Zu dieser Auffassung ist das SG durch Auslegung des Bescheides vom 19.08.2008 in der Gestalt des Widerspruchsbescheides vom 22.10.2008 gelangt. Ob diese Auslegung zutreffend ist, ist nicht Gegenstand dieser Beschwerdeentscheidung, da es sich insoweit nicht um eine Rechtsfrage von grundsätzlicher Bedeutung handelt, sondern allenfalls ein Individualinteresse der Bf hieran besteht, was die Zulassung einer Berufung nach § 144 Abs. 2 Nr. 1 SGG nicht rechtfertigt (vgl.

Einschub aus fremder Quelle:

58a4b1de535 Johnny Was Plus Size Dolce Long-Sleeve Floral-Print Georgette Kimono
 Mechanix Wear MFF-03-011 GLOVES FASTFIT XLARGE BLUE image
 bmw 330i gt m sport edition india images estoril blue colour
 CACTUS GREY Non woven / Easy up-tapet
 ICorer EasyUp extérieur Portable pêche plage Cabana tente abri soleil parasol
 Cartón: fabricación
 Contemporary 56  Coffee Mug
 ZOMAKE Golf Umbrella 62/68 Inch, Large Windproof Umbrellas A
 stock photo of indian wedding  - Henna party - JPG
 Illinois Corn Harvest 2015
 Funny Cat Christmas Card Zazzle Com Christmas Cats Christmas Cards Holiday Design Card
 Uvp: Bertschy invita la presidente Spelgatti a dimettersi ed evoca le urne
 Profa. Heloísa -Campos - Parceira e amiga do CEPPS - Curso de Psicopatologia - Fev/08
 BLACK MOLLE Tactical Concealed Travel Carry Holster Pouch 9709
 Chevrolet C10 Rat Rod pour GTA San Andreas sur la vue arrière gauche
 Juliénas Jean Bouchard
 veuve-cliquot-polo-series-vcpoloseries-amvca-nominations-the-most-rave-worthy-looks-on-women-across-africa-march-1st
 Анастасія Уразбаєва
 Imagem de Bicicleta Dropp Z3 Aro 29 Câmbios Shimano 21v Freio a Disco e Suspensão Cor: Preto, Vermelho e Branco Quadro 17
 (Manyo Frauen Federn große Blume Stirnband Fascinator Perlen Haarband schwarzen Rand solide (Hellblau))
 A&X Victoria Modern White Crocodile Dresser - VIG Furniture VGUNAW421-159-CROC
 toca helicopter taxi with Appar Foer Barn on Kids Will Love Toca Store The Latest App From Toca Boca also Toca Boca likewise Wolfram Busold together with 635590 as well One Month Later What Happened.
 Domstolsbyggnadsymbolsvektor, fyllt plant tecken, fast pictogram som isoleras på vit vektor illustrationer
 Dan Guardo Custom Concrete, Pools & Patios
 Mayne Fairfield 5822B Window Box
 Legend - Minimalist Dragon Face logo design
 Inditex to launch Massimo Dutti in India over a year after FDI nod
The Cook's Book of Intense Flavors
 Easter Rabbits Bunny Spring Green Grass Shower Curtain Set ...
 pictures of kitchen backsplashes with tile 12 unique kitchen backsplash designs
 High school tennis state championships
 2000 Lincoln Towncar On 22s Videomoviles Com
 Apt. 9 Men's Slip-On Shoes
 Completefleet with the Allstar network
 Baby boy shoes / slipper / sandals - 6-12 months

Leitherer in Meyer-Ladewig/Keller/Leitherer, SGG, 9. Aufl., Rn. 28 zu § 144).
Im Übrigen ist der Bf nicht darin zu folgen, dass der Bescheid vom 19.08.2008 nicht erkennen lasse, inwiefern die Bewilligung der Regelleistung und inwiefern die Bewilligung der Leistung für Unterkunft und Heizung aufgehoben wurde. Dies ergibt sich klar aus den dem Bescheid beigefügten Berechnungsblättern.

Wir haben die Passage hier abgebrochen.